The ability to reach out and touch consumers in-the-moment provides marketers, packagers, R&D and consumer insight generators the ability to see the delights or experience the frustrations with a product as they are experienced. Research has always been conducted with the intent of making products better. Over time, the importance of observation and conversation has ebbed and flowed. In the mid-1960’s, as telephone interviewing capabilities surged, companies found they could conduct surveys across a wider target much more efficiently than going door-to-door. What they lacked in candid responses to a few questions they made up for with statistically valid data – tremendous amounts of data. But marketers wanted and needed more. More detail, more depth, more involvement and interaction.
Trying to understand the reasons behind the numbers, focus groups came out of suburban basements in the early 1980’s and facilities were built in nearly every major market across the country. Exploring the motivation behind a purchase, or understanding why an advertisement was successful (or wasn’t) was easier to accomplish with groups of like-minded or demographically similar people than it was going street by street knocking on doors.
Accelerate time even more to the late 1990’s and early 2000’s and recall when access to the Internet expanded the scope of marketing research even further. Respondents were no longer required to answer questions when the interviewer knocked or dialed; they could answer at a time that was convenient for them. Yet the more we change, the more we stay the same. Technology has helped us improve our ability to process information with speed and efficiency. But there simply is no replacing the detailed information and nuance that can be learned through observation and conversation. Keep in mind, though, these aren’t your grandmother’s in-homes! Today, we can enter the home of a consumer to watch them interact with a product and, with the placement of a small lipstick camera, we can also watch them interact with the product over time. We can drive around town with consumers and we can even follow them on vacation.

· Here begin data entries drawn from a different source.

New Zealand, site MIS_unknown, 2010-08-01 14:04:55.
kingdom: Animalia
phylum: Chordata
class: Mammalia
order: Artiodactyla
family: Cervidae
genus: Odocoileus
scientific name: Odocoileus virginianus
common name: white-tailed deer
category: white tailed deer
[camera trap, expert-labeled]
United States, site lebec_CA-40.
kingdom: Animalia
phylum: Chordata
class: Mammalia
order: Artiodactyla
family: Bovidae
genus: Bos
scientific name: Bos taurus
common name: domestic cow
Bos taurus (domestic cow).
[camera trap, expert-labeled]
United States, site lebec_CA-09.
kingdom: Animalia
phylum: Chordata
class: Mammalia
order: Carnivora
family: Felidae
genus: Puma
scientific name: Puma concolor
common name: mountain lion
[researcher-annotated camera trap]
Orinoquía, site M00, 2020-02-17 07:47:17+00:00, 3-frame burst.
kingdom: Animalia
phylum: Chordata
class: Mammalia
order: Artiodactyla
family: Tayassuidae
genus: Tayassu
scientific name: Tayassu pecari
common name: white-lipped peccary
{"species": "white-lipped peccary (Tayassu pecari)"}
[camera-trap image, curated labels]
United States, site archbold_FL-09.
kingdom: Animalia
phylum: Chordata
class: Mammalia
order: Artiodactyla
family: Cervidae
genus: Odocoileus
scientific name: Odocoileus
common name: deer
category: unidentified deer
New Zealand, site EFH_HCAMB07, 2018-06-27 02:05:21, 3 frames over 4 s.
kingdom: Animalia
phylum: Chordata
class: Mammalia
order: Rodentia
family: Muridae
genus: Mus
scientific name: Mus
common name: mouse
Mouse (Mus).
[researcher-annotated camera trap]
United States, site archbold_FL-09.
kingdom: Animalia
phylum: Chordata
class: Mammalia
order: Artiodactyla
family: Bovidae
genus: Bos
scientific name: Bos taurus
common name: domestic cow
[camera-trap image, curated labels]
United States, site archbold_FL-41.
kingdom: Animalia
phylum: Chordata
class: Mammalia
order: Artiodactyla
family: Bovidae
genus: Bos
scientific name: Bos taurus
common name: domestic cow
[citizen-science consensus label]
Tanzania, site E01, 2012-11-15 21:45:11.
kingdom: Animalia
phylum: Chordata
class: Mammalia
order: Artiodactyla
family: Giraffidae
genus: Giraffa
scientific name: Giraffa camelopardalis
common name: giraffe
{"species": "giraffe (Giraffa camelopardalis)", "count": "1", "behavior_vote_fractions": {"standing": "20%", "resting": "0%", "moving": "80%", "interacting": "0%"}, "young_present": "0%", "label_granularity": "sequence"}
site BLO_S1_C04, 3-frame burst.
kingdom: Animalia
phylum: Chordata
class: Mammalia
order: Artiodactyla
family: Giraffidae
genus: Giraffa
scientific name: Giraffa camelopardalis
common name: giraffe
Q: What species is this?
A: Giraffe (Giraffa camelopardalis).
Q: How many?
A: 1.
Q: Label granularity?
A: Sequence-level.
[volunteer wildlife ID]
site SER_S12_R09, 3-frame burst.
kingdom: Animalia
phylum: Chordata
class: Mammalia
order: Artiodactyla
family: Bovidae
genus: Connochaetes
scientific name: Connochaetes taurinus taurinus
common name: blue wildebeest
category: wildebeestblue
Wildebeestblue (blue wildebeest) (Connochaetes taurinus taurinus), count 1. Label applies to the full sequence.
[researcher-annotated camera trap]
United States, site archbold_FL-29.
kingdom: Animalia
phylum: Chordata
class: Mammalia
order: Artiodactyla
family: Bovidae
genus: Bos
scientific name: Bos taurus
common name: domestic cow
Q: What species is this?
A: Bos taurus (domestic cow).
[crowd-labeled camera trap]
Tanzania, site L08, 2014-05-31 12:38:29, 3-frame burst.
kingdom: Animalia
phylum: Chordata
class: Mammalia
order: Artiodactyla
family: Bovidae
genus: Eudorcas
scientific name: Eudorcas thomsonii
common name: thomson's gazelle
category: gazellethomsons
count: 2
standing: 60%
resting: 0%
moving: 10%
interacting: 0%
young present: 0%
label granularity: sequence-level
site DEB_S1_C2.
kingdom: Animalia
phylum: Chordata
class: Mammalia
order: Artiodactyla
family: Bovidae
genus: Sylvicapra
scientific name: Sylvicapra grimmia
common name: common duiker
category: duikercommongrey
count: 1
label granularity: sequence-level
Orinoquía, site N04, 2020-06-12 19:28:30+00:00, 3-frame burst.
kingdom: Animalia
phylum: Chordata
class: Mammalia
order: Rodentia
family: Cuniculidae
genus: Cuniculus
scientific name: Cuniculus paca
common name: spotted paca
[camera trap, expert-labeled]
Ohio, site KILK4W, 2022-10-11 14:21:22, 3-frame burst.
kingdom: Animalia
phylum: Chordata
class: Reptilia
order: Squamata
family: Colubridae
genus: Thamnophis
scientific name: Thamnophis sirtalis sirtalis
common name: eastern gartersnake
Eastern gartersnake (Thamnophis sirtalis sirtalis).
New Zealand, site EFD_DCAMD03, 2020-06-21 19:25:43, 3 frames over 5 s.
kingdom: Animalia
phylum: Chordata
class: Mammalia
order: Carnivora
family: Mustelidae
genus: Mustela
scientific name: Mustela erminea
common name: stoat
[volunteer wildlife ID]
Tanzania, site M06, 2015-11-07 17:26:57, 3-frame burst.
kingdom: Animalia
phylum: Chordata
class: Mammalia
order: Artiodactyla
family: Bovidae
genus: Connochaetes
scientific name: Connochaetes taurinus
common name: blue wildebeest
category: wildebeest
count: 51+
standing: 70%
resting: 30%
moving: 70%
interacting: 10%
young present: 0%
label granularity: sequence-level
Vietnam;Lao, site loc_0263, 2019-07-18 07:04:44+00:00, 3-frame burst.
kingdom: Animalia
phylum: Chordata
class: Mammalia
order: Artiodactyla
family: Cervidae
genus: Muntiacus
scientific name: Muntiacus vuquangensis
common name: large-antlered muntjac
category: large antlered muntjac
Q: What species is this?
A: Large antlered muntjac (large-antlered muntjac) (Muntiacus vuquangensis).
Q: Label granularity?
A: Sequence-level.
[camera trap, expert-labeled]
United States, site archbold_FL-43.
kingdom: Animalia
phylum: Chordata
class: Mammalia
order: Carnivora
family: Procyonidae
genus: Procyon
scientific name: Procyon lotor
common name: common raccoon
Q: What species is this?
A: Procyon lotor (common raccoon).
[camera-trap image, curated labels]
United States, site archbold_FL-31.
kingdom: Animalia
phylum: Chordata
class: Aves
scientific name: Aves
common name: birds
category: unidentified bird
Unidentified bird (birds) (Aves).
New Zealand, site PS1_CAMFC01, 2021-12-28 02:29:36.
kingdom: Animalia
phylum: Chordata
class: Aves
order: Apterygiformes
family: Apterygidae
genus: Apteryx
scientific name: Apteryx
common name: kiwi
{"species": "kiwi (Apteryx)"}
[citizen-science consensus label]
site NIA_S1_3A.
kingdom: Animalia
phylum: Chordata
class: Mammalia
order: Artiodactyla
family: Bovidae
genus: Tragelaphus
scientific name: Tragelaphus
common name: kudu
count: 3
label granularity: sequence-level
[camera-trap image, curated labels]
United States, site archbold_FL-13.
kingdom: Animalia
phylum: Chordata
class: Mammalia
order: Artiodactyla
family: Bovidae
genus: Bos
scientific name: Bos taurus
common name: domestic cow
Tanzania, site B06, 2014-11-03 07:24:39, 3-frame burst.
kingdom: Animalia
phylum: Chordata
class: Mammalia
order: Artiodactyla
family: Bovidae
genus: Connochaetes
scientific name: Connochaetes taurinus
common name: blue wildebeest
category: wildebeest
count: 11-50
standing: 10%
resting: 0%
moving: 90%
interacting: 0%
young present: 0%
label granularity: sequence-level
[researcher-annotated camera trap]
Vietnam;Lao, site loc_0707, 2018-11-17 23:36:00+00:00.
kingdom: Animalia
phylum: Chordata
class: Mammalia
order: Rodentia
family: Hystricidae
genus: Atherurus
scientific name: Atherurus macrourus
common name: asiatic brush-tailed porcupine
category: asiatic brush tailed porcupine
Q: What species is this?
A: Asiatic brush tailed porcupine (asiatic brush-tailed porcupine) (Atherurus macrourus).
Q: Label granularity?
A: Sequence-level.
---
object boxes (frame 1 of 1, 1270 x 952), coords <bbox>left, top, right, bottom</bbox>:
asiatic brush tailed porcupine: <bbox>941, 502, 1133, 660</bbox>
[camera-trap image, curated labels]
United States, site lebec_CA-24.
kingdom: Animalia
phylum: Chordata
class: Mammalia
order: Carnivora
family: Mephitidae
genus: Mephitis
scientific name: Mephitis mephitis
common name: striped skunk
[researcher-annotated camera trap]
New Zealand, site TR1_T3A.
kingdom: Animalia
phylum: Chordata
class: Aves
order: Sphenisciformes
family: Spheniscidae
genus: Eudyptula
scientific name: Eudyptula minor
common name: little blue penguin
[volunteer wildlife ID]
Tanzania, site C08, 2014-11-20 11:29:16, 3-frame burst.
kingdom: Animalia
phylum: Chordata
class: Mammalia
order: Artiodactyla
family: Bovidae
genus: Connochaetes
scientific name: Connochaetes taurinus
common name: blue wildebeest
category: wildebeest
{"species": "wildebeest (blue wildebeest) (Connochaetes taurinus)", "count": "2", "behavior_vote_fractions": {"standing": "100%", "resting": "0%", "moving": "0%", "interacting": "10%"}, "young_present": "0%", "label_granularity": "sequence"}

It is in these one-on-one observational situations that we truly pick up on distinctions that aren’t available online, by phone or via a completed mail or web survey. Sometimes we can’t even pick up on the same level of detail in a focus group. That’s why the 2014 researcher’s qualitative tool box needs to be extensive. Most importantly it should definitely include in-home interviews.
That doesn’t mean we have unlimited freedom to observe how consumers interact with a product in their home. We have found that a maximum of four researchers is an acceptable number of “observers” before the end user feels like she’s being watched a little too closely. Casual observation suddenly feels like surveillance! After all, how “normal” would you act with seven pairs of eyes watching your every move?
Besides with access to streaming video, not all observers even have to be in the house. Advances in technology allow researchers to see the in-home details that they would otherwise miss if they were not onsite. In addition, texting probes to onsite moderators actually allow clients to interact with the consumers while maintaining a sense of normalcy.
Naomi Henderson, RIVA founder and author of Secrets of a Master Moderator, explains it this way: “Quantitative research asks the questions, qualitative research questions the answers.” It is true that hearing, seeing, watching, and interacting with a consumer in their own environment trumps any biases that might exist utilizing an observational approach.
That’s one of the major reasons why observation and conversation, the only way to gather respondent feedback in the infancy of marketing research, are still a vital part of the consumer feedback loop today. Lucky for us we no longer have to go door-to-door to get them.